Trwają ferie. To zaś powoduje, że coraz więcej osób się przemieszcza, również autostradami. Sęk w tym, że polscy kierowcy nie zawsze potrafią się po nich poruszać. Autostrada to droga szczególna i trzeba się na niej szczególnie zachować.
Rodzinna fotka
Nie ma mowy o przystanku na kawę i kanapkę na poboczu. Nie wolno też na autostradzie zawracać. W ogóle nie wolno się na niej zatrzymywać. Temu, kto zbagatelizuje zakaz, grozi wysoki mandat.
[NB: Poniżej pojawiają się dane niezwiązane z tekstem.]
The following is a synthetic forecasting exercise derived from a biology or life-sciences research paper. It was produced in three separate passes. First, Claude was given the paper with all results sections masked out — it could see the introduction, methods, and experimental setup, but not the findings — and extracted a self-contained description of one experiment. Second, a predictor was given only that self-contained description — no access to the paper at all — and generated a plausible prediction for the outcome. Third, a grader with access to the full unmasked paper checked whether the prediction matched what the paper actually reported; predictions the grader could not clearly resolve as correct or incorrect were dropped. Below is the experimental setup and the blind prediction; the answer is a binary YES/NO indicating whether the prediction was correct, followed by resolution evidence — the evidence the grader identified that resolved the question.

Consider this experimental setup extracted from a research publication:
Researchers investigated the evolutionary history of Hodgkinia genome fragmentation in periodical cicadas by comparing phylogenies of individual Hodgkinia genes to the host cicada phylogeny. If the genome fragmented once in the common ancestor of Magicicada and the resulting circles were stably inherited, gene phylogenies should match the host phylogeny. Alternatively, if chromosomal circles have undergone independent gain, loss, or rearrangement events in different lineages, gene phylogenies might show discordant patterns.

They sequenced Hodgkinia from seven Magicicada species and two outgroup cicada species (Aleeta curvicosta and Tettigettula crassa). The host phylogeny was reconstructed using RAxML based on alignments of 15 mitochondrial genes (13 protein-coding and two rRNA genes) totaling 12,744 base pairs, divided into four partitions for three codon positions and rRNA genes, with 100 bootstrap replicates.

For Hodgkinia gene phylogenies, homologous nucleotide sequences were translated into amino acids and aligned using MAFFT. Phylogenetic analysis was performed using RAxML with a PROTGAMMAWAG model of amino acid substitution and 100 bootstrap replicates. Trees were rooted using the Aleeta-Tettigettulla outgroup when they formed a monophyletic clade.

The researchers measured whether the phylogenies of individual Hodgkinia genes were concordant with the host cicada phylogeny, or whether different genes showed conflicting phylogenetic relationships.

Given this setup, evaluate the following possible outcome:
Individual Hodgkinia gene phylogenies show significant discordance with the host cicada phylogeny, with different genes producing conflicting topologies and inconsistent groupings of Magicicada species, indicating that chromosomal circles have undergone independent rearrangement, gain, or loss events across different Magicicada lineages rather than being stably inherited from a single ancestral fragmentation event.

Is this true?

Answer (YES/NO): YES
Wśród policjantów z drogówki krążą opowieści o wyczynach polskich kierowców. Przykład? Między dwoma zjazdami na parkingi młody mężczyzna zatrzymał samochód, ustawił całą rodzinę na poboczu i zaczął fotografować. Nie reagował na sygnały przejeżdżających obok.
– Kierowcy często zapominają, że autostrady to drogi o ograniczonej dostępności – mówi „Rz" Łukasz Ziemiński z wielkopolskiej drogówki. I dodaje, że jeszcze niedawno można na nich było zobaczyć rowerzystów.
– Zdarzył się nawet traktorzysta, który, wjeżdżając jednym ze zjazdów, zagapił się i wylądował na autostradzie. Policyjny patrol wyprowadził go na właściwy zjazd i drogę – wspomina policjant. Fakt, że się tam znalazł, był zagrożeniem dla innych i dla niego.